As excelentes relações, ultimamente reforçadas, entre o Governo e a Doutora Íris Vasconcelos valeram-lhe a escolha como a investigadora líder da equipa escolhida pela DGPC, mesmo não sendo uma arqueóloga e sim uma investigadora de literatura, história e arte antiga, principalmente a cultura greco-romana da antiguidade. A SIC conseguira um exclusivo a DGPC e com o Museu Nacional de Arte Antiga para documentar as investigações e garantira a assessoria da Doutora Íris Vasconcelos.
Paralelamente a TVI, por seu turno, prometia já uma nova série de treze episódios, sobre o assalto, com a assessoria de Íris para a nova série. Sim, porque ter o exclusivo nacional das imagens da Felina era como ter um maná caído do céu que convinha explorar. Desta vez teria alguma concorrência do canal americano de cabo, o “Crime”, mas isso não a importunava em termos de audiências nacionais. Melhor ainda, Cristiana Bandeira, conseguira do “Crime” os direitos televisivos para transmissão dos documentários destes para o canal generalista.
Por um lado, a descoberta arqueológica em Lisboa ia atrasar as linhas verde e vermelha da capital em dois anos, para descontentamento do Metropolitano que agora passava a ter tempo para fazer, por exemplo, o estudo alternativo à estação do metro no Jardim da Parada, uma vez que a falta de tempo para a sua realização já não se punha, cumprindo o determinado pela Assembleia da República, que tinha discutido a petição do movimento “Salvar o Jardim da Parada” e votado favoravelmente a um estudo de pormenor da alternativa na Rua Saraiva de Carvalho, conjuntamente com o Largo da Igreja.
Por outro lado, o Governo aprovara a criação do Museu Romano, sob a alçada do Museu Nacional de Arte Antiga de forma a expor o vasto espólio encontrado nas escavações. Mas a pérola daquele achado era, sem margem para dúvida, a Biblioteca Romana. Todos os documentos encontrados estavam a ser fotografados ou digitalizados, conforme a técnica menos corrosiva em cada caso, passando o museu depois, na secção criada para o efeito, a lançar livros na versão original e em português com uma equipa de vinte e cinco especialistas sob o comando de Íris Vasconcelos.
Diamantino Rodrigues Infante, embora sendo um dos arqueólogos mais novos do grupo selecionado para liderar as escavações, fora eleito, entre os oito especialistas, o líder desse grupo, passando a servir de interlocutor com Íris, com o Museu Nacional de Arte Antiga e com a Direção Geral do Património Cultural. O jovem, na casa dos trinta e cinco anos, viera de Coimbra para a capital com um entusiasmo incomparável. Lembrava muito um Indiana Jones à portuguesa, mas ele fazia por isso, pois era um admirador confesso do personagem de Steven Spielberg.

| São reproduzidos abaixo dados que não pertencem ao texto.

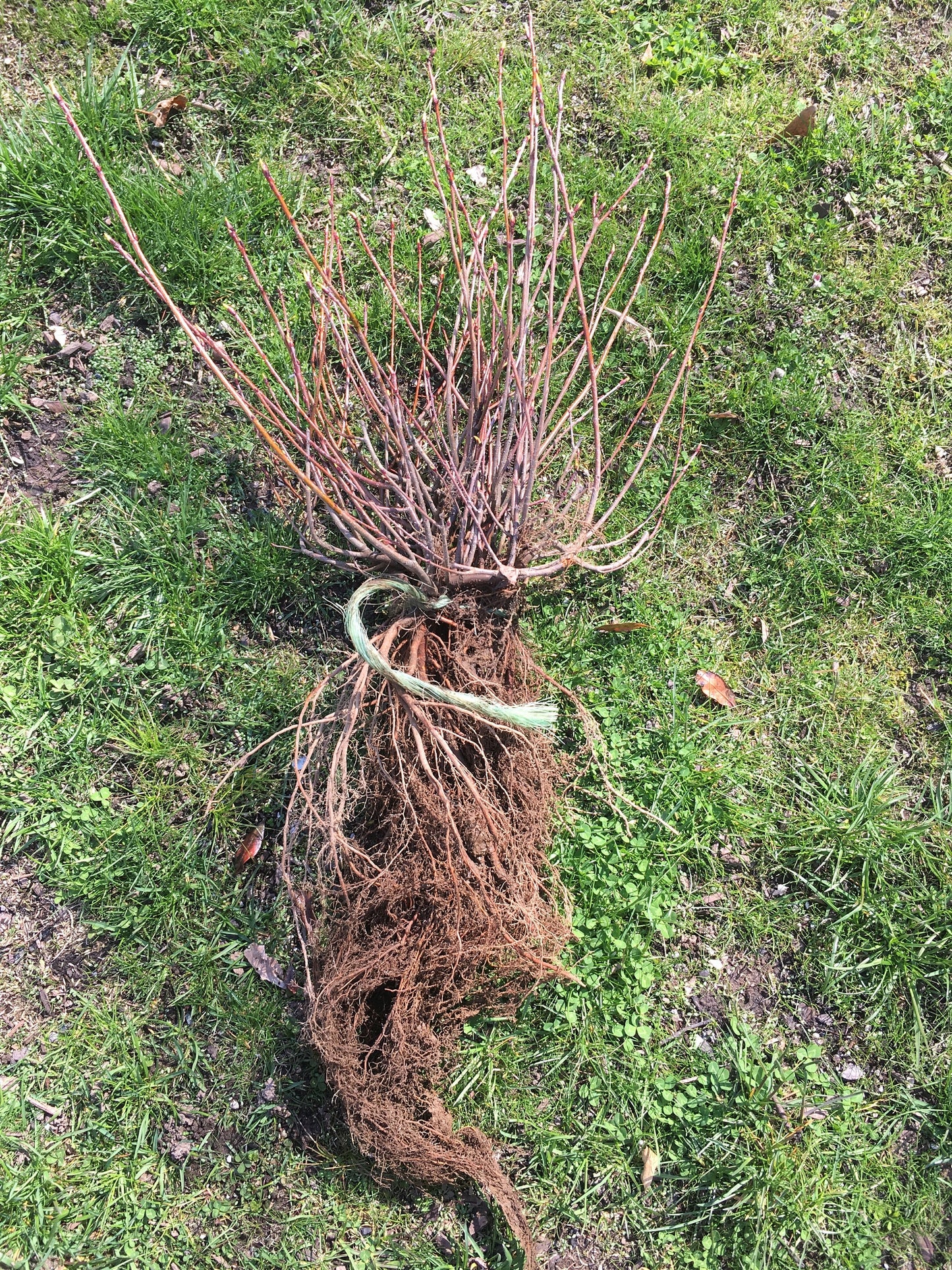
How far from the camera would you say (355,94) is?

Na verdade, as calças de ganga gastas, a camisa preta, o colete de cabedal castanho e o chapéu à cowboy, a tapar um cabelo castanho, revolto e com raios se Sol aqui e ali, compunham na perfeição a personagem. Mas o olhar vivo, inteligente e irreverente é que tornavam todo o papel verosímil.
Foi ele que cativou e encantou a Felina e não o inverso, desde a sua chegada logo na primeira noite. Foi quase mágica a forma como ambos se envolveram, ele atraído pelo lado selvagem da gata que achava transparente, ela por adorar o puro charme daquele homem feito à medida para si.